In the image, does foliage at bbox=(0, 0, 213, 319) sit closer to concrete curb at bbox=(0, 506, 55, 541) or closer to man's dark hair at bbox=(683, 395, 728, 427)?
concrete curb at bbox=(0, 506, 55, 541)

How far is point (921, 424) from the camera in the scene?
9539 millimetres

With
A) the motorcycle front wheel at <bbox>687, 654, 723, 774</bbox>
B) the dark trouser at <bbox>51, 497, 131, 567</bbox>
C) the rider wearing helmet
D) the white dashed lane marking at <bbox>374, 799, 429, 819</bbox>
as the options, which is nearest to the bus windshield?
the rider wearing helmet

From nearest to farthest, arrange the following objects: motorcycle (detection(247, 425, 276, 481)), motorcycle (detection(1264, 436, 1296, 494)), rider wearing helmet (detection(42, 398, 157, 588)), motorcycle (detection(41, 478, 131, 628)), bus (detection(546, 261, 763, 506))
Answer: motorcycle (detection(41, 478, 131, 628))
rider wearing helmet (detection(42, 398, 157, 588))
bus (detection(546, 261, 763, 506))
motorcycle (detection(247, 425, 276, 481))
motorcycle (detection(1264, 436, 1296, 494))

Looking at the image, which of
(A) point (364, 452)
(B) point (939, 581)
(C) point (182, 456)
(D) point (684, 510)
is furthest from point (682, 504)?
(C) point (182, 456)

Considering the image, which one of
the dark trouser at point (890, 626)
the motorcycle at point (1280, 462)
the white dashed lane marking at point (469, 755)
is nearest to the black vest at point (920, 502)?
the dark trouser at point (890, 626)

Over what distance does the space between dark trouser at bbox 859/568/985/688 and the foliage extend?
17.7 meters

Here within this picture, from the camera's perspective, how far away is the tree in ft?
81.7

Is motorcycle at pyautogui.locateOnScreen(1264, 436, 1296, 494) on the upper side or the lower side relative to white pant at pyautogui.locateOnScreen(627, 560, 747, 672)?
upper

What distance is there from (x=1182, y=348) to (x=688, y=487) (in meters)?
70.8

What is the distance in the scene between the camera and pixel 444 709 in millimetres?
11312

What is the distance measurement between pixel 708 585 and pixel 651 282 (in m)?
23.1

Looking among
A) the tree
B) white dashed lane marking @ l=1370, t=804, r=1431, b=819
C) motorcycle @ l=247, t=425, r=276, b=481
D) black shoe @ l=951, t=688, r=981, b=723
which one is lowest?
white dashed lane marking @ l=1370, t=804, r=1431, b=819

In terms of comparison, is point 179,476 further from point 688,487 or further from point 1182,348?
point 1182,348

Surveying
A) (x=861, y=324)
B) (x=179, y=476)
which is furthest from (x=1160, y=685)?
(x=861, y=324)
* * *
▶ _DO THIS_
Could you return, unchanged and with both ends included, the records running from the line with "Considering the image, which one of" through the end of the records?

▶ _SOLUTION FOR THIS TASK_
Considering the image, which one of
the dark trouser at point (890, 626)
the motorcycle at point (1280, 462)
the white dashed lane marking at point (469, 755)
is nearest to the black vest at point (920, 502)?
the dark trouser at point (890, 626)

Over what distance does the space between dark trouser at bbox 859/568/985/688 and the foliage extend?
17.7 meters

Here within this picture, from the camera's perspective, how far away is the tree in ft?
81.7

Is motorcycle at pyautogui.locateOnScreen(1264, 436, 1296, 494) on the upper side or the lower side relative to white pant at pyautogui.locateOnScreen(627, 560, 747, 672)?
upper

What distance is there from (x=1182, y=348) to (x=688, y=487) (in meters)?
70.8

What is the distance in the scene between the camera and pixel 444 709 in millimetres?
11312

What is the distance measurement between pixel 708 585 and pixel 651 282 (in m)?
23.1

Looking among
A) the tree
B) white dashed lane marking @ l=1370, t=804, r=1431, b=819
C) motorcycle @ l=247, t=425, r=276, b=481
D) black shoe @ l=951, t=688, r=981, b=723
which one is lowest?
white dashed lane marking @ l=1370, t=804, r=1431, b=819

In terms of comparison, is point 179,476 further from point 688,487 or further from point 1182,348?
point 1182,348

Surveying
A) (x=861, y=324)
B) (x=179, y=476)
which is furthest from (x=1160, y=685)?
(x=861, y=324)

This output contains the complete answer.